Display Your Play

Why aren't these folks gathering in each others' living rooms for 'protest dates?'  They know that you have to be out in public to persuade others.  photo credit:  chicagoweekly.net

Why do union members picket the businesses they are striking against? Why do political protesters gather and march together? Why do I make sure my kids and I play in the front of our house rather than in the back?

We all do these things at least in part because we’re trying to make an impression on passers by, and ultimately persuade them to join us. Unions and protesters have learned over the years that this strategy works. The more often they put bodies out in public, and the more bodies they have out there, the more outsiders they can convert to their cause.

And so it is with play and neighborhoods, I’ve found. If you don’t care if your kids have more play opportunities with other kids, let them play inside your house and in your back yard. However, if you want to generate more play activity for your kids, you need your kids to be out front at every opportunity.Starting last summer, when my family moved into our Menlo Park (CA) home, my two boys (4-1/2 and 1-1/2) and I played a lot outside after dinner until we switched to Standard Time in November. During that period, we were usually the only people playing outside on our block.

Now that Daylight Savings Time is back, we’re playing in our front yard or on the street almost every night, and more and more kids and parents are making a habit of coming out to join us. In fact, it’s been weeks since my boys and I were the only people out playing.

There’s absolutely no planning involved. In other words, this is no “playdate” culture. We just walk out our front door after we’re done eating dinner, and other families do the same. In fact, every kid in our block has gotten in the habit of walking out (or persuading their parents to bring them out) at least a few evenings a week to see what’s happening.

What’s more, we’re starting to attract outsiders. One 3-year-old girl from two blocks away visits with her mom or babysitter a couple evenings a week. Most significantly, a couple pregnant with their first child just moved into a rental house on our block, and one of the reasons they chose it was because they saw my sons and I playing street hockey during their tour of the house.

Our block still can do better. Kids are sometimes dependent on us parents to initiate their play, but they are very young, and they are getting more independent week after week.

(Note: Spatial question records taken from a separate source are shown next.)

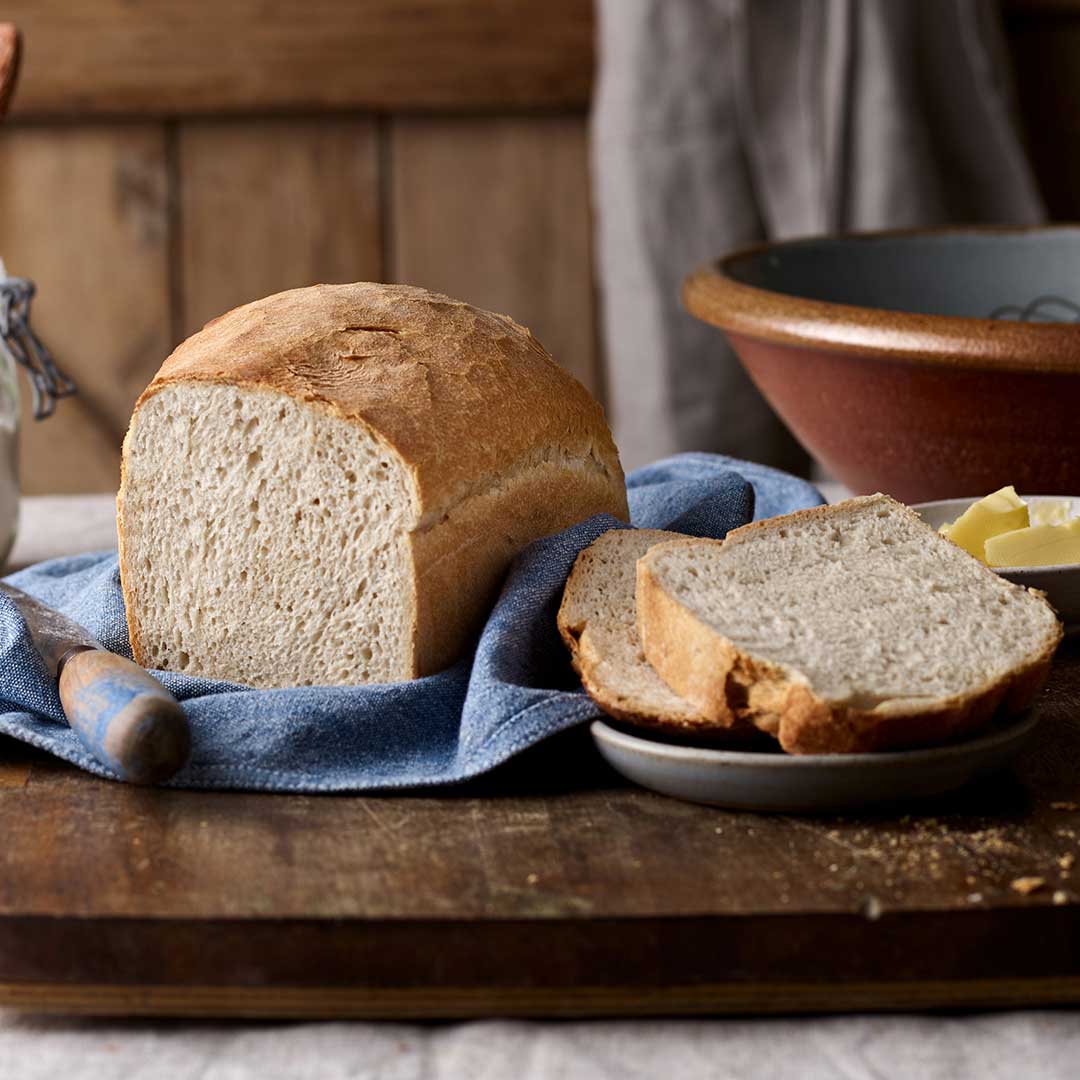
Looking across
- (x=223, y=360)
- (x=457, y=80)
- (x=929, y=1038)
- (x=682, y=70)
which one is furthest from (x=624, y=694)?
(x=457, y=80)

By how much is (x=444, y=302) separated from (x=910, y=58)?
2046 millimetres

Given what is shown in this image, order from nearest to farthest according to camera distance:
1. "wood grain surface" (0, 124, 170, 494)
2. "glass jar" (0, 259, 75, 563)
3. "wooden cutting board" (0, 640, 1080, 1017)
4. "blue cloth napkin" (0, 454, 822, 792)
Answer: "wooden cutting board" (0, 640, 1080, 1017) < "blue cloth napkin" (0, 454, 822, 792) < "glass jar" (0, 259, 75, 563) < "wood grain surface" (0, 124, 170, 494)

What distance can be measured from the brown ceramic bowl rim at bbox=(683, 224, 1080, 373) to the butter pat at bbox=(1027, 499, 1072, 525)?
0.42ft

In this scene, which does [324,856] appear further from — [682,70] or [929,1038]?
[682,70]

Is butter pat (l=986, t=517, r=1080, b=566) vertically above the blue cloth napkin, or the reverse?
butter pat (l=986, t=517, r=1080, b=566)

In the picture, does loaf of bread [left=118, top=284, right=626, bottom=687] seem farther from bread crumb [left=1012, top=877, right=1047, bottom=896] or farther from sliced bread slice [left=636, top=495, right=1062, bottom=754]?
bread crumb [left=1012, top=877, right=1047, bottom=896]

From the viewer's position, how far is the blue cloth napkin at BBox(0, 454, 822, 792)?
117cm

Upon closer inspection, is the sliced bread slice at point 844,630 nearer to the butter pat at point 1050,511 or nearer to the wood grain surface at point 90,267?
the butter pat at point 1050,511

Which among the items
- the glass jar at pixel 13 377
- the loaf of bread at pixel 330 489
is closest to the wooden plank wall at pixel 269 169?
the glass jar at pixel 13 377

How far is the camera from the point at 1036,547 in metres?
1.37

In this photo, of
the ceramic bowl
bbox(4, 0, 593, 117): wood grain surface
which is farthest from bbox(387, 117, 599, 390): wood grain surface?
the ceramic bowl

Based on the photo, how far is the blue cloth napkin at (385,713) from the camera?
1.17m

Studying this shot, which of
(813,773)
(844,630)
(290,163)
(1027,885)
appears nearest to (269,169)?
(290,163)

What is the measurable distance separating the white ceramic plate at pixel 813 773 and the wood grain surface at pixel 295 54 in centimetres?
263
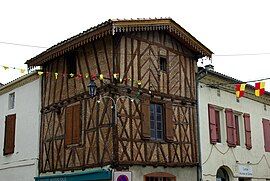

In addition, our play culture has yet to impact many people outside our immediate block. I know of a lot of kids within a block or two that I never see, and many other kids and adults pass by on evening strolls without ever stopping to talk or engage with us. I’m hopeful that our Front Yard Family Room, which will be largely completed in a few weeks, will become a destination that adults and children from many blocks around will gravitate toward.

Still, our public displays of play have taken the first step in creating a culture of spontaneous play and socializing every evening after dinner. It’s a nice life. I’m really looking forward to the next chapter.